== SET OF TASKS ==
1) In the forum post on tapeless backup, why does the writer say that a quote from Wikipedia is not empirical scientific research?
2) List the header field names shown in the message from Kent Eagle in the forum post on tapeless backup.

== EXTRACT TO READ ==
※ ※ ※
Veritas-bu

Re: [Veritas-bu] Tapeless backup environments

2007-10-18 15:20:45
Subject: Re: [Veritas-bu] Tapeless backup environments
From: "Eagle, Kent" <KEagle AT wilmingtontrust DOT com>
To: <cpreston AT glasshouse DOT com>, <veritas-bu AT mailman.eng.auburn DOT edu>
Date: Thu, 18 Oct 2007 14:58:31 -0400
Sorry, but I just can't keep from jumping in at this point.
Not taking either side, but...

Are you seriously suggesting that a quote from "Wikipedia" constitutes
empirical scientific research? I could place a posting on there that
either concurs with, or totally rejects the position of that posting;
and someone else would come along and claim it as gospel.

I would be the first to admit that "bob944" has made more than a few
posts that have "pushed my chair back a couple inches", but at least
they made me THINK!

Saying
" This is the part where I believe you've made your mind up already.
You're saying that no matter what the entire world is saying -- no
matter what the numbers are, you're not going to accept hash-based
de-dupe.  Fine!  That's why there are vendors that don't use hashes to
de-dupe data.  Buy one of those instead."
Is pretty gutsy since you have another post within the past few days
stating you're ready to RETRACT what you already blogged on this, or
blogged on that. Wouldn't THAT be saying that up until that point, YOU
WERE SAYING "that no matter what the entire world is saying -- no matter
what the numbers are, you're not going to accept..."

If I am asked to restore something for the CEO, and can't, it won't
matter a hill of beans what all the theory was and what the odds were. I
either can, or I can't. I'll be accountable for that result, and why I
got it. As someone so accurately posted recently: We're in the recovery
business, not the restore business.

I would thing that almost everyone on this forum does some kind of pilot
before rolling something out into production.

I hope I'm wrong. I love to learn. I'm actually signed up for one of
your classes next week. But, if quoting everyone else's
posts/blogs/Wikipedia entries, etc. without backing up re-posting them
with empirical evidence or firsthand testing is your program agenda, I
will skip the engagement...

BTW - You "Tilt at Windmills" (Don Quixote), you don't chase them.  ;-)

Take care,

Kent Eagle
MTS Infrastructure Engineer II, MCP, MCSE
Tech Services / SMSS

------------------------------------------------------------------------
---
Message: 1
Date: Thu, 18 Oct 2007 04:06:52 -0400
From: "Curtis Preston" <cpreston AT glasshouse DOT com>
Subject: Re: [Veritas-bu] Tapeless backup environments?
※ ※ ※
(Collected data)
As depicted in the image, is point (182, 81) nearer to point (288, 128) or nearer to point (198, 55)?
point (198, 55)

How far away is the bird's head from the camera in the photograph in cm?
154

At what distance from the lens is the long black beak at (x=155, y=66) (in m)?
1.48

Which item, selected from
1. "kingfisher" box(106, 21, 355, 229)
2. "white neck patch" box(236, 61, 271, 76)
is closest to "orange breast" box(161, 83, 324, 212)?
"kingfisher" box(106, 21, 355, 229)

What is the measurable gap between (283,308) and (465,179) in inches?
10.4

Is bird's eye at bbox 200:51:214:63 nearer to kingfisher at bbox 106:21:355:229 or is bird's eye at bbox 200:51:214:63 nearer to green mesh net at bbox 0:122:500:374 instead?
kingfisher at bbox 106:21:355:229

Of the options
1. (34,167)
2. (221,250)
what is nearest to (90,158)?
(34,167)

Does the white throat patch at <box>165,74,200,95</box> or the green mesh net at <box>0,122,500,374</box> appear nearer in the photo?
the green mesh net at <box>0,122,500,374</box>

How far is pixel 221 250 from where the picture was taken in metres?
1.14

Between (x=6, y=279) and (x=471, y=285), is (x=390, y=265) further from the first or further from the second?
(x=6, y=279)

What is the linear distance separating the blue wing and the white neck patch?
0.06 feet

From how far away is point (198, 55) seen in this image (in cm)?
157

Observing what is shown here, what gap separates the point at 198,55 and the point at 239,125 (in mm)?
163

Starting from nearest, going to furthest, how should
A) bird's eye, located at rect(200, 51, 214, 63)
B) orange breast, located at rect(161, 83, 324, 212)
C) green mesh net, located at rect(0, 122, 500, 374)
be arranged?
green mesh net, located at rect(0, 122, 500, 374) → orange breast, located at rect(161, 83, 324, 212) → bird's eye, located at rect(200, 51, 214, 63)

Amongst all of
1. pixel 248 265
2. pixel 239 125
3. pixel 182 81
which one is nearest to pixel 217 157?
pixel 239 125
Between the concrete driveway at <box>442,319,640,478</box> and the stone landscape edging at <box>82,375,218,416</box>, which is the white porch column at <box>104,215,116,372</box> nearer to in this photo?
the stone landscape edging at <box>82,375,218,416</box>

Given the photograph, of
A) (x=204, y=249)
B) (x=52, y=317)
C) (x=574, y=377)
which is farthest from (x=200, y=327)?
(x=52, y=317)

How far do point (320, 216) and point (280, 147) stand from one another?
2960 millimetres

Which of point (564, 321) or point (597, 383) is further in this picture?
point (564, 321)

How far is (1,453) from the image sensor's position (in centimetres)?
※ ※ ※
== FULL ANSWERS ==
1) He could put a posting on Wikipedia that either agrees with or fully rejects the quoted position, and someone else would then come along and treat it as gospel.

2) Subject, From, To, Date